_Do this_.
Return every line of the rows below that contains the word "higher".

_Input rows_.
• • • • •

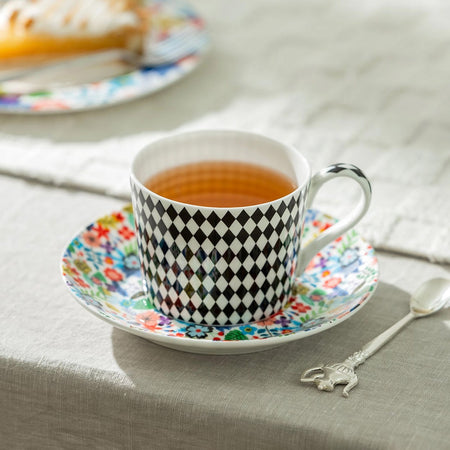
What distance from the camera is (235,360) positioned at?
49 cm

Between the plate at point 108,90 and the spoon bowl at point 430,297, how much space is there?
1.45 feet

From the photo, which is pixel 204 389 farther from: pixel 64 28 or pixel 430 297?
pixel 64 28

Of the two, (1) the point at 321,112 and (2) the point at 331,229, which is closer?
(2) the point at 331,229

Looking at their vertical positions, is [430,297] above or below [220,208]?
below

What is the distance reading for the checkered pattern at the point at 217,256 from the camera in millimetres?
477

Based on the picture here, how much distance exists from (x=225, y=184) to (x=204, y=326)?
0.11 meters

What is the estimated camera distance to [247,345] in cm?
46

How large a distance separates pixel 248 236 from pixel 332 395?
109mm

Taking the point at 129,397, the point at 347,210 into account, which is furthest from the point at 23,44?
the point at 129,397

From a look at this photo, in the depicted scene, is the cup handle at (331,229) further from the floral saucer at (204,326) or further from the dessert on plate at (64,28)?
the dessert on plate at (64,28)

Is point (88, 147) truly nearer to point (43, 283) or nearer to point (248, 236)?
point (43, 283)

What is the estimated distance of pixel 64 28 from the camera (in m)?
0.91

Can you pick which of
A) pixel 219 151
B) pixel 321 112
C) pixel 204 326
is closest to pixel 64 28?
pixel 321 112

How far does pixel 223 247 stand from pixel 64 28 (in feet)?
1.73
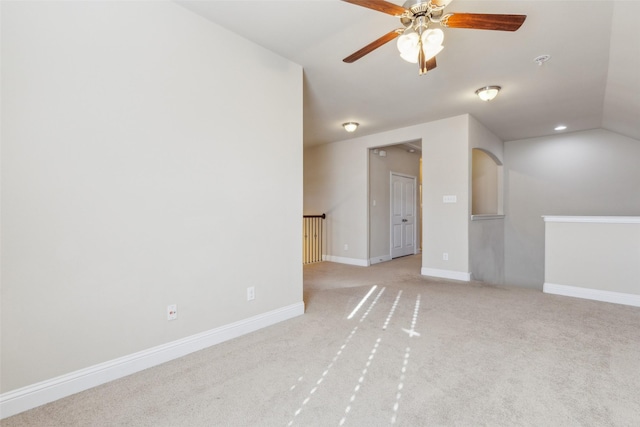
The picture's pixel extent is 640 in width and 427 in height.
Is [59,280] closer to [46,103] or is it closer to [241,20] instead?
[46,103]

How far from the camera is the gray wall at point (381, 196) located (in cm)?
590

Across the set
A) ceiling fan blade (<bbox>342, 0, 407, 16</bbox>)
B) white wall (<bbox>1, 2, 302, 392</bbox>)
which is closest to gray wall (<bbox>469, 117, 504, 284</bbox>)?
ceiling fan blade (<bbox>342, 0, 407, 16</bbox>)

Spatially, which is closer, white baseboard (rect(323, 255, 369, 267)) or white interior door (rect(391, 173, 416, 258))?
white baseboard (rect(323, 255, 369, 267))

• • • • •

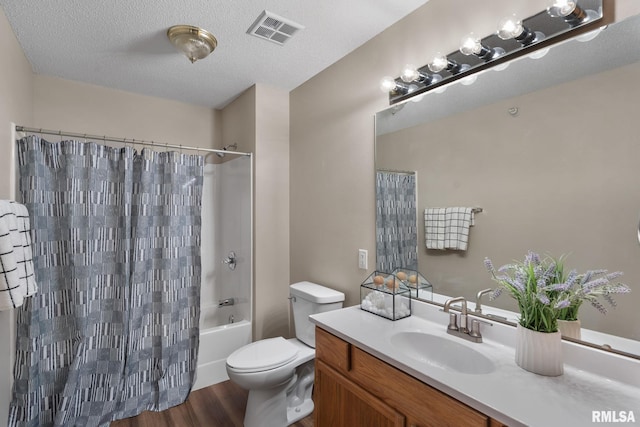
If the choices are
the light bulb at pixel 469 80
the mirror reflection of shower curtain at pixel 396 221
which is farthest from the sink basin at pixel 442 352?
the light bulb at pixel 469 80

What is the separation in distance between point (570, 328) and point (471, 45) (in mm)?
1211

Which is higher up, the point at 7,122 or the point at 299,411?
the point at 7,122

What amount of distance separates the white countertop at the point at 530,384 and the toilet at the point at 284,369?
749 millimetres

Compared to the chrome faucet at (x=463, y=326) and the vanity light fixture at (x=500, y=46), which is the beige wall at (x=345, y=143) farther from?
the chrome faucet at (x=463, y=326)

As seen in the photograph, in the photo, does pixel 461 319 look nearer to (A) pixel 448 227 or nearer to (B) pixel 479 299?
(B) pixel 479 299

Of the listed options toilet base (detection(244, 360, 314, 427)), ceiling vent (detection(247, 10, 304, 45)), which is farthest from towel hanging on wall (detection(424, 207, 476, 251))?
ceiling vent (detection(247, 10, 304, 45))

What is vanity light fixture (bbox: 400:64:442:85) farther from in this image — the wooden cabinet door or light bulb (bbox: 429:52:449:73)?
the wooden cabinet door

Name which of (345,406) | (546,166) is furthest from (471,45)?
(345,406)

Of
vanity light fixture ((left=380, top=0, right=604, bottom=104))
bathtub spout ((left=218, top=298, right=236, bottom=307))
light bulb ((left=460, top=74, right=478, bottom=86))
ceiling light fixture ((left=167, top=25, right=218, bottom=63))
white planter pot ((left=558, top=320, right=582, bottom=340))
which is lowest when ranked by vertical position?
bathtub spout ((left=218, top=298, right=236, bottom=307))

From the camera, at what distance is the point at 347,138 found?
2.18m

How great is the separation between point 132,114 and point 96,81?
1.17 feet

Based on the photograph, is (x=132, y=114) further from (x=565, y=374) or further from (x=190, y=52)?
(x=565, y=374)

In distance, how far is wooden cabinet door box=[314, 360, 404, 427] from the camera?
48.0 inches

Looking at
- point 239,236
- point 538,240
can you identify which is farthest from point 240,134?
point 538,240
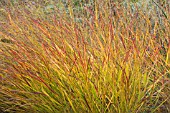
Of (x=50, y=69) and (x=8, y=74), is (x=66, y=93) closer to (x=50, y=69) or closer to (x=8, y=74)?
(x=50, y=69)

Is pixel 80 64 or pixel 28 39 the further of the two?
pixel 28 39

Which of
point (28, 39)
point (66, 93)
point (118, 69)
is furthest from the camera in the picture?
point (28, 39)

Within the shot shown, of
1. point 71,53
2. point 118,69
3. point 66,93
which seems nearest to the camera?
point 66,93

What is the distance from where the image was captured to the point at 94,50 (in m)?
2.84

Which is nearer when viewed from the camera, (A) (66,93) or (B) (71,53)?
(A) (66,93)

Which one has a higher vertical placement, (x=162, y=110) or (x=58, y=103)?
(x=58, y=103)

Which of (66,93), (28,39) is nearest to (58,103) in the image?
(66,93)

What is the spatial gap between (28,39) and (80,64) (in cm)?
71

• • • • •

_Solution_.
Which is higher up, the point at 7,122 or the point at 299,411?
Which one has a higher vertical placement, (x=162, y=110) or (x=58, y=103)?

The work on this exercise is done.